Lista de atividades:
- a) Reescreva todo o trecho da entrevista sobre o Estado de Direito que vai de "É que detrás" até "é ostensivamente inconstitucional.", substituindo "Estado real" por "Estado concreto".
- b) Na entrevista sobre o Estado de Direito, por detrás dos ritos de quais âmbitos se escondem os jogos que o brasileiro percebe no noticiário? Liste todos.
- c) Prolongue a entrevista sobre o Estado de Direito e a privatização do SUS, dando seguimento à última fala de Jairo Bisol.

Trecho fornecido:
* * * *
As sociedades se mobilizam, se organizam, através dos seus mitos. E funcionam através de ritos e jogos, que são processos vetorialmente opostos.

Os jogos partem da igualdade dos participantes para estabelecer a diferença, ao final, entre vencidos e vencedores. Os ritos partem do pressuposto que os participantes são diferentes, e tratam de estabelecer a igualação de todos através de seus procedimentos.

O Estado de Direito, pensado sob a ótica formal juridicista, ou mesmo pelos instrumentos conceituais da filosofia política, é todo ritualístico.

E, aí, tu, Conceição, me dizes: “O Estado de Direito é neutro, porque é todo ritualístico. Os ritos estão previstos na lei, e todos são iguais perante a lei.’’.

Mas, aí, eu te alerto: “Conceição, tomes cuidado, porque detrás dos ritos se escondem jogos e detrás dos jogos se escondem ritos”. É o que nos ensinou a antropologia filosófica.

O brasileiro que todo dia vê o noticiário percebe os jogos – às vezes ostensivos e desavergonhados  — que se escondem por detrás dos ritos do Estado de Direito, da elaboração legislativa, das práticas judiciárias, da tomada de decisões do Executivo. Pode até falar mal do que está em curso, mas se submete.

Viomundo – Consciente disso tudo e com a tua formação acadêmica, intelectual, o que está fazendo no Ministério Público? Defendendo um mito?!

Jairo Bisol – Sim, exatamente. Por essa ótica o que faço é defender mitos. Mas assim o faço de forma consciente. Lutar pela efetivação de mitos socialmente relevantes como o Estado de Direito é buscar o máximo de civilidade que conseguimos alcançar. É a forma mais eficaz que encontramos para nos afastar da barbárie natural que habita a condição humana.

Viomundo – Traduzindo.

Jairo Bisol – O Estado de Direito me parece mesmo uma ideia regulatória. É preciso fazer com que ele aconteça, que ele seja normativamente o que se propõe a ser.

As políticas de Estado, tal como o SUS, não vão acontecer simplesmente porque estão previstas na Constituição. É preciso ter e exercer força política para que elas aconteçam.

É que detrás da máscara formal do Estado de Direito existe o Estado real. E este Estado real é composto por muitas forças políticas que não querem, consciente e articuladamente, que certas políticas de Estado aconteçam, apesar de elas estarem na Lei Maior e serem constitucionalmente obrigatórias. É o caso do SUS.

Viomundo – Voltando à privatização do SUS, é ou não inconstitucional?

Jairo Bisol – Reitero: a mim, com certeza, a privatização do SUS é ostensivamente inconstitucional.

Mas vamos abordar a questão por outro ângulo. Fala-se de uma pequena brecha aberta lá na organização principiológica do SUS, quando se permite que os serviços privados tenham papel complementar.

Porém, a meu ver, tal brecha nem de longe legitima o alcance e a profundidade do processo de privatização da saúde que está em curso.

Ou seja, a história de brecha é no fundo uma grande balela. Na verdade, estamos simplesmente descumprindo uma política de Estado, descumprindo a Constituição.
* * * *
Dados de origem:
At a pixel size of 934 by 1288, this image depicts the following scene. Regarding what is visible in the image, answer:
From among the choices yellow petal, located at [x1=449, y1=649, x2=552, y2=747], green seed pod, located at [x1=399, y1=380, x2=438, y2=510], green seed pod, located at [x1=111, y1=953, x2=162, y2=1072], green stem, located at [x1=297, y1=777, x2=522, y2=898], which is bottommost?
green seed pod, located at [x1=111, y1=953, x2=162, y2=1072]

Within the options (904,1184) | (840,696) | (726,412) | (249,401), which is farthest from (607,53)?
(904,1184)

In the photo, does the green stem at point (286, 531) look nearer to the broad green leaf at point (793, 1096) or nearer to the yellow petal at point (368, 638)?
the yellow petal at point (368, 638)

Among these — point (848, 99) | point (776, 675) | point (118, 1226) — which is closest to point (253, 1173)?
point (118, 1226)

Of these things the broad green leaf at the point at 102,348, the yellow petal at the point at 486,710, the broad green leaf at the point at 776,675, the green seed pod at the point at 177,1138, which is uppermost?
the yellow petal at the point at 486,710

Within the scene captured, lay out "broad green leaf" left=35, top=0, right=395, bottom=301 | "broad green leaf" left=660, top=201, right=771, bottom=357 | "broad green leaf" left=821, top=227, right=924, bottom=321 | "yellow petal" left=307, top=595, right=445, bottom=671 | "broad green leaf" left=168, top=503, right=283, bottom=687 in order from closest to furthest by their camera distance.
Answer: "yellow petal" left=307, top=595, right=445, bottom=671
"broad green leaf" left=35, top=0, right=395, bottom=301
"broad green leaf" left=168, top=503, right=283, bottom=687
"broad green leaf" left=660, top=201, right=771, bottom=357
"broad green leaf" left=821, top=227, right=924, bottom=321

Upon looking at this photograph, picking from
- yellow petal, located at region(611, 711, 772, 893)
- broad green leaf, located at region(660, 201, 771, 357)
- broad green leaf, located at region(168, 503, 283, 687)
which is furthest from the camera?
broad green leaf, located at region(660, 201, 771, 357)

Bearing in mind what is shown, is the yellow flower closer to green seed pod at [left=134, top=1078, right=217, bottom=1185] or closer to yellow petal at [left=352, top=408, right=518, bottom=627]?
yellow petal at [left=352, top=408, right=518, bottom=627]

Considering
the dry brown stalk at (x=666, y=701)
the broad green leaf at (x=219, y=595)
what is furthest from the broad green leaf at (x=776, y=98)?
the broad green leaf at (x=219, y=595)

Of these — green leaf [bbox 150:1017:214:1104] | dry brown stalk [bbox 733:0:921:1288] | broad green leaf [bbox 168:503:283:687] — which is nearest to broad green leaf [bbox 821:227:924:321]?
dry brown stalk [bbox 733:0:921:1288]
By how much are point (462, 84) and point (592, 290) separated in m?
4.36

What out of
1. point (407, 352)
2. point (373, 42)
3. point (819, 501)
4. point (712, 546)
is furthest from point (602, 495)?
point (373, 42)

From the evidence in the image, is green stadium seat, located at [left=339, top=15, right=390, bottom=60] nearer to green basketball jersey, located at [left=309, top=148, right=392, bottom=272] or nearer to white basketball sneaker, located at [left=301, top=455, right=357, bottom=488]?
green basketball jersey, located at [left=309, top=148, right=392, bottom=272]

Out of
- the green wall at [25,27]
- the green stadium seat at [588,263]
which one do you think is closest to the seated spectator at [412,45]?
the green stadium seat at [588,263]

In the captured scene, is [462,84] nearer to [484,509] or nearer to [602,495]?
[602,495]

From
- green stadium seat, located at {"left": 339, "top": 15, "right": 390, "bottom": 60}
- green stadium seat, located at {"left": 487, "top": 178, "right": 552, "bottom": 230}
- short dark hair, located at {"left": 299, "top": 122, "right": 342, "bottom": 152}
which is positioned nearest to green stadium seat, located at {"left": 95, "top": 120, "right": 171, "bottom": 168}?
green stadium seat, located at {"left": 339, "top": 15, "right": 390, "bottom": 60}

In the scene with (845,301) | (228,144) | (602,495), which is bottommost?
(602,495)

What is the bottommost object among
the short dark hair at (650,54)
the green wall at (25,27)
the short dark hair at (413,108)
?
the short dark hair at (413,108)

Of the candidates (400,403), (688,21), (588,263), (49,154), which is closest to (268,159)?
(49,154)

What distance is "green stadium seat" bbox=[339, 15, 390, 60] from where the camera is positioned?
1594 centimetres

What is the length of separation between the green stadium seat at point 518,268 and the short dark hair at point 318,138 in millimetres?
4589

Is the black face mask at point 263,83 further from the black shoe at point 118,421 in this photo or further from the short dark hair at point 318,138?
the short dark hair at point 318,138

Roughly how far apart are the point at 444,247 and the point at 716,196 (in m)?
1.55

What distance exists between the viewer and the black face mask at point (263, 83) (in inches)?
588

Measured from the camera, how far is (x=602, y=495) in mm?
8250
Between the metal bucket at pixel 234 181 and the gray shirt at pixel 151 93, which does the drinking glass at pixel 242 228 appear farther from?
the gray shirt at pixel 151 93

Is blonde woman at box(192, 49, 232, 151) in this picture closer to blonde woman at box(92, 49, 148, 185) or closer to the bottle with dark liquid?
* * * *
Respostas dos exercícios:
- a)
É que detrás da máscara formal do Estado de Direito existe o Estado concreto. E este Estado concreto é composto por muitas forças políticas que não querem, consciente e articuladamente, que certas políticas de Estado aconteçam, apesar de elas estarem na Lei Maior e serem constitucionalmente obrigatórias. É o caso do SUS.

Viomundo – Voltando à privatização do SUS, é ou não inconstitucional?

Jairo Bisol – Reitero: a mim, com certeza, a privatização do SUS é ostensivamente inconstitucional.

- b)
- Estado de Direito
- elaboração legislativa
- práticas judiciárias
- tomada de decisões do Executivo

- c)
E os sistemas político e judicial parecem estar fazendo vista grossa a essa grotesca ofensa ao texto e ao espírito da Constituição Federal. É o Estado real se impondo sobre o mito do Estado de Direito.

Viomundo – O senhor é contra o modelo das OSS?

Jairo Bisol – Sou. Se elegante é parecer ser o que se é, como nos ensinou Balzac, então a deselegância desse modelo de gestão terceirizada começa já pelo próprio nome: o que há de social nessas organizações privadas? Nada. Absolutamente nada.

As OSS são apenas a expressão de nossa incompetência para pensarmos um modelo de gestão novo, capaz de dar conta dos desafios de se implantar uma política pública de saúde. O fato é que o modelo público de gestão também não consegue dar respostas a estes desafios…

A questão maior das OSS nem é o modelo de gestão. É o compromisso das pessoas que administram. Pode até existir OSS com gestão comprometida com o SUS, mas será por exceção, e não pelo modelo. Lá em Brasília tinha uma OSS maravilhosa, que eu a defendi. Só que agora a estão a destruindo também.

Viomundo — Qual OSS?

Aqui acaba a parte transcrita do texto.